- WHAT IS NEEDED: Give the data as a numbered list, leaving out blank lines, starting with the line containing "Taking this photo" and continuing through the end of the data.

- ROWS:
— begin —

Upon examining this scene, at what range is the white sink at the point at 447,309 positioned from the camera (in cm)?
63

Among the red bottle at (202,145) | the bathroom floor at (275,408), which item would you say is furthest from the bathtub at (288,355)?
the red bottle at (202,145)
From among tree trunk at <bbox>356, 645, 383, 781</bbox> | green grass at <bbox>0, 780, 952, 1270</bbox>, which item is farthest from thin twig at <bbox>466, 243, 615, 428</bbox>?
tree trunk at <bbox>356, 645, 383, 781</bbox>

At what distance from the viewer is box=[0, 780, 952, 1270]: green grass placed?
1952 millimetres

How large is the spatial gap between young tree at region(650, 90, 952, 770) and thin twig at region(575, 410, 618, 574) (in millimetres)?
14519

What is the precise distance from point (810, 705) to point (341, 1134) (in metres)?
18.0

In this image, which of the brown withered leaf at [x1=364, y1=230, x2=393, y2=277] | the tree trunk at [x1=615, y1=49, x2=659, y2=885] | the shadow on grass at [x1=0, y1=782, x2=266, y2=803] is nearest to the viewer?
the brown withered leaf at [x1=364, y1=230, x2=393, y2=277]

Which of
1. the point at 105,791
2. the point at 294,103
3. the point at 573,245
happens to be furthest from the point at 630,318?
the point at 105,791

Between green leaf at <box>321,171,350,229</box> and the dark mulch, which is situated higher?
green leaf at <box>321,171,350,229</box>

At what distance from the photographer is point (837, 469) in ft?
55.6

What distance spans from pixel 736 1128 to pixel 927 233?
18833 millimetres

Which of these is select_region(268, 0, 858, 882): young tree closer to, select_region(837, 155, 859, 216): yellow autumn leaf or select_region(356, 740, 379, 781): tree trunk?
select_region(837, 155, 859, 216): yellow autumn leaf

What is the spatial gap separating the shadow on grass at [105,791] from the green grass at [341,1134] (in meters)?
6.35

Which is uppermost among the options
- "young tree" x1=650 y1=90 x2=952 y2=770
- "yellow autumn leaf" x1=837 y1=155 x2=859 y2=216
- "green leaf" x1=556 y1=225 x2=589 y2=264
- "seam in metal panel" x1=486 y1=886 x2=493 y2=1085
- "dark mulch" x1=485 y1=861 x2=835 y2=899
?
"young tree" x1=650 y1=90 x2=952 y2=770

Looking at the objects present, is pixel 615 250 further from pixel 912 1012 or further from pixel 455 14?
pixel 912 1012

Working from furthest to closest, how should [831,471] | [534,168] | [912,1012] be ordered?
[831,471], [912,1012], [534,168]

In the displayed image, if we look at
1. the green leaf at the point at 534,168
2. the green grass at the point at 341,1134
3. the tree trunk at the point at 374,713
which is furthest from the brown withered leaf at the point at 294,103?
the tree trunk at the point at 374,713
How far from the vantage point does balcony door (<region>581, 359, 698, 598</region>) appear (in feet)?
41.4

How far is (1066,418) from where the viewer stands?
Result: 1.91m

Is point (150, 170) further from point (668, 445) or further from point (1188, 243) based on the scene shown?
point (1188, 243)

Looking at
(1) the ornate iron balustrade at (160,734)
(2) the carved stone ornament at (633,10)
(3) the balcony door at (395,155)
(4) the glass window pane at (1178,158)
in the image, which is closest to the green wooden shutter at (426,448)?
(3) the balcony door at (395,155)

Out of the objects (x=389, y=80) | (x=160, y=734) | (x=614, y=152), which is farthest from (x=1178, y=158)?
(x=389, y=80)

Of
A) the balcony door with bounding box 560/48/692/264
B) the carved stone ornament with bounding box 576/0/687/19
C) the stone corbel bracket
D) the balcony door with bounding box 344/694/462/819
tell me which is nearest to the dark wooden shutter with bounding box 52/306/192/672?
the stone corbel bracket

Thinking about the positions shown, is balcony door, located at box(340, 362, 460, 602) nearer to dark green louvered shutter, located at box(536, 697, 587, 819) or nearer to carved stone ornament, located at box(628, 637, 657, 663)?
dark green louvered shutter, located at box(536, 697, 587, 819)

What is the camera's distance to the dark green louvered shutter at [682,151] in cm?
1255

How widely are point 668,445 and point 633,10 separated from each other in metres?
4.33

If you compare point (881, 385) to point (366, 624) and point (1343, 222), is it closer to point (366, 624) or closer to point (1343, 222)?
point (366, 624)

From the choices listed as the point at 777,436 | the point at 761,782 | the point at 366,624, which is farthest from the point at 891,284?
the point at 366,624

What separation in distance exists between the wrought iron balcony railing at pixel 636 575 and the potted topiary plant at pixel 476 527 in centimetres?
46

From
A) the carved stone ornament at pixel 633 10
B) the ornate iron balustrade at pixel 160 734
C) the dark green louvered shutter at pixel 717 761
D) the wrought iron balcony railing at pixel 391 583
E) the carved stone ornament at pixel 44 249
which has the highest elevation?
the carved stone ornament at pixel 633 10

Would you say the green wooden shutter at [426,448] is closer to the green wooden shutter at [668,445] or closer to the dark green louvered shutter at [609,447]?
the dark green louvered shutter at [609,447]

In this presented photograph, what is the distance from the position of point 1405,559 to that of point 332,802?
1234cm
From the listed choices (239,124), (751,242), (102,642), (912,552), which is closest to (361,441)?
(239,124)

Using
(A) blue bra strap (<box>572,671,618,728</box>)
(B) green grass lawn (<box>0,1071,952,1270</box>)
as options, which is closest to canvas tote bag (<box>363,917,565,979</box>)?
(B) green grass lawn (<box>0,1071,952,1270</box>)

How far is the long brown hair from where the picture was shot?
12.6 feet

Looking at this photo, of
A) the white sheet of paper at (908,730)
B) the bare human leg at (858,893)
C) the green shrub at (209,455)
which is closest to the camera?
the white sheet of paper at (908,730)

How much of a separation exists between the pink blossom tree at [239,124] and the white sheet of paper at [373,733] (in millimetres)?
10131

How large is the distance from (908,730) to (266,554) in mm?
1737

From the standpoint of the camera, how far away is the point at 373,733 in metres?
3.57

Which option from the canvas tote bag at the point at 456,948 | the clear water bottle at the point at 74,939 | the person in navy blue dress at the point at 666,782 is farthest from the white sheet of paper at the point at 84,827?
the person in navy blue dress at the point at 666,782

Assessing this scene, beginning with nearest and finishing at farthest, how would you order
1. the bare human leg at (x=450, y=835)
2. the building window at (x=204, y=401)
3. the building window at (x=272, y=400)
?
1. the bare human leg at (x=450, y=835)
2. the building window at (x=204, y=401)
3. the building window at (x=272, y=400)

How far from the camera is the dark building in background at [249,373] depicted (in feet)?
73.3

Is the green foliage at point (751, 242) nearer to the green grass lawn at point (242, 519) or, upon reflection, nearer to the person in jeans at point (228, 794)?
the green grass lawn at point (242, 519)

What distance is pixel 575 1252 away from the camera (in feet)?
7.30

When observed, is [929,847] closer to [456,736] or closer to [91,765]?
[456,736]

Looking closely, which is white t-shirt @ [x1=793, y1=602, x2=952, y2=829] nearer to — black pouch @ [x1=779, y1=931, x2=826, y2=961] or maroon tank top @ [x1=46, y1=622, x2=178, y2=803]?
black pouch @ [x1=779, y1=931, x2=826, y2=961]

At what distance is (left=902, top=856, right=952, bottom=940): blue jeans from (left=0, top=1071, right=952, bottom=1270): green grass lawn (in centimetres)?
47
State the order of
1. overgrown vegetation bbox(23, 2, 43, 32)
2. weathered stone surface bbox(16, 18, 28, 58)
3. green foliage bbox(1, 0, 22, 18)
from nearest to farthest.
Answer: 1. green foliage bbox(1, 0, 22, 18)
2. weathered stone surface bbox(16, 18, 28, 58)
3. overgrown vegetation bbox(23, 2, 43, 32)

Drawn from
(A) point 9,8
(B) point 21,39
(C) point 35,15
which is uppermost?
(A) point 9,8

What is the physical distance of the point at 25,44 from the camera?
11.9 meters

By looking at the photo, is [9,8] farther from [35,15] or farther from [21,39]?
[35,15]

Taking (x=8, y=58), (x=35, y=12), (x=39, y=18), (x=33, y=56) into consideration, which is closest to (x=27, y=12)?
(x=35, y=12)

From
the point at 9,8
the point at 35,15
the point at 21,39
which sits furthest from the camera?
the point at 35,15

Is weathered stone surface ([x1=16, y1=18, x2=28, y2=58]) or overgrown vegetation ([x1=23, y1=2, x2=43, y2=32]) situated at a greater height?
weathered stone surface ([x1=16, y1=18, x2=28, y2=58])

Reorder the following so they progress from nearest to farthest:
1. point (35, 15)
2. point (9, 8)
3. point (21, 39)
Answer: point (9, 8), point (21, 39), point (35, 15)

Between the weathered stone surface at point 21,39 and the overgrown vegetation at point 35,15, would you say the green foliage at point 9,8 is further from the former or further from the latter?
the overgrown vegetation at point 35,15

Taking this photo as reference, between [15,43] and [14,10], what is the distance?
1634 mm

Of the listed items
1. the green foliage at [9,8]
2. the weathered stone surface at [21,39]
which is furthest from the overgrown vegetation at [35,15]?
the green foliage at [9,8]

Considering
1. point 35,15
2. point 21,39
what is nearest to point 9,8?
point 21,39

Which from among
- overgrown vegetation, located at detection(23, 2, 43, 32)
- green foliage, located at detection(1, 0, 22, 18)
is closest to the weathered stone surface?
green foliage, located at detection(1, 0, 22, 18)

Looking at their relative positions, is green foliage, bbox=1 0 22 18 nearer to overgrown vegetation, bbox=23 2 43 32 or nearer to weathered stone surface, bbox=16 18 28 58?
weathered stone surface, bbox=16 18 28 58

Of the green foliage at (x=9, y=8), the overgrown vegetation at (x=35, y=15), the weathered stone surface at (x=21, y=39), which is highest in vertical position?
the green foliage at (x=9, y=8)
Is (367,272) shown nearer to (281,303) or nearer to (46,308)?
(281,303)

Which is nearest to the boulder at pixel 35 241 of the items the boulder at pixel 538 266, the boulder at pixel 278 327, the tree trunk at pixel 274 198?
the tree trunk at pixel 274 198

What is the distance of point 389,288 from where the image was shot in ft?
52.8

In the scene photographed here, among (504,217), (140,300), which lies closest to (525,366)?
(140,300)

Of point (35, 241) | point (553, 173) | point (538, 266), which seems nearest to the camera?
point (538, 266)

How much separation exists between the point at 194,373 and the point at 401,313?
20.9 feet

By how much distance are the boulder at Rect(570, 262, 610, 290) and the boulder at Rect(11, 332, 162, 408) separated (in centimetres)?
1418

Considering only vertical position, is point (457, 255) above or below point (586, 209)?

— end —

- THE OUTPUT:
1. Taking this photo as reference, between [15,43] and [14,10], what is the distance?
2. 1634 mm
3. Of the listed items
4. 1. the green foliage at [9,8]
5. 2. the weathered stone surface at [21,39]
6. which is furthest from the overgrown vegetation at [35,15]?
7. the green foliage at [9,8]
8. Considering
9. 1. point 35,15
10. 2. point 21,39
11. what is nearest to point 9,8?
12. point 21,39
13. Which from among
14. - overgrown vegetation, located at detection(23, 2, 43, 32)
15. - green foliage, located at detection(1, 0, 22, 18)
16. is closest to the weathered stone surface?
17. green foliage, located at detection(1, 0, 22, 18)
18. Looking at their relative positions, is green foliage, bbox=1 0 22 18 nearer to overgrown vegetation, bbox=23 2 43 32 or nearer to weathered stone surface, bbox=16 18 28 58?
19. weathered stone surface, bbox=16 18 28 58
20. Of the green foliage at (x=9, y=8), the overgrown vegetation at (x=35, y=15), the weathered stone surface at (x=21, y=39), which is highest in vertical position?
21. the green foliage at (x=9, y=8)
22. Is (367,272) shown nearer to (281,303) or nearer to (46,308)?
23. (281,303)
24. Which is nearest to the boulder at pixel 35 241 of the items the boulder at pixel 538 266, the boulder at pixel 278 327, the tree trunk at pixel 274 198?
25. the tree trunk at pixel 274 198
26. What is the distance of point 389,288 from where the image was shot in ft?
27. 52.8
28. In the scene photographed here, among (504,217), (140,300), which lies closest to (525,366)?
29. (140,300)
30. Of point (35, 241) | point (553, 173) | point (538, 266), which seems nearest to the camera?
31. point (538, 266)
32. How much separation exists between the point at 194,373 and the point at 401,313?
33. 20.9 feet
34. By how much distance are the boulder at Rect(570, 262, 610, 290) and the boulder at Rect(11, 332, 162, 408) separated (in centimetres)?
35. 1418
36. Considering only vertical position, is point (457, 255) above or below point (586, 209)?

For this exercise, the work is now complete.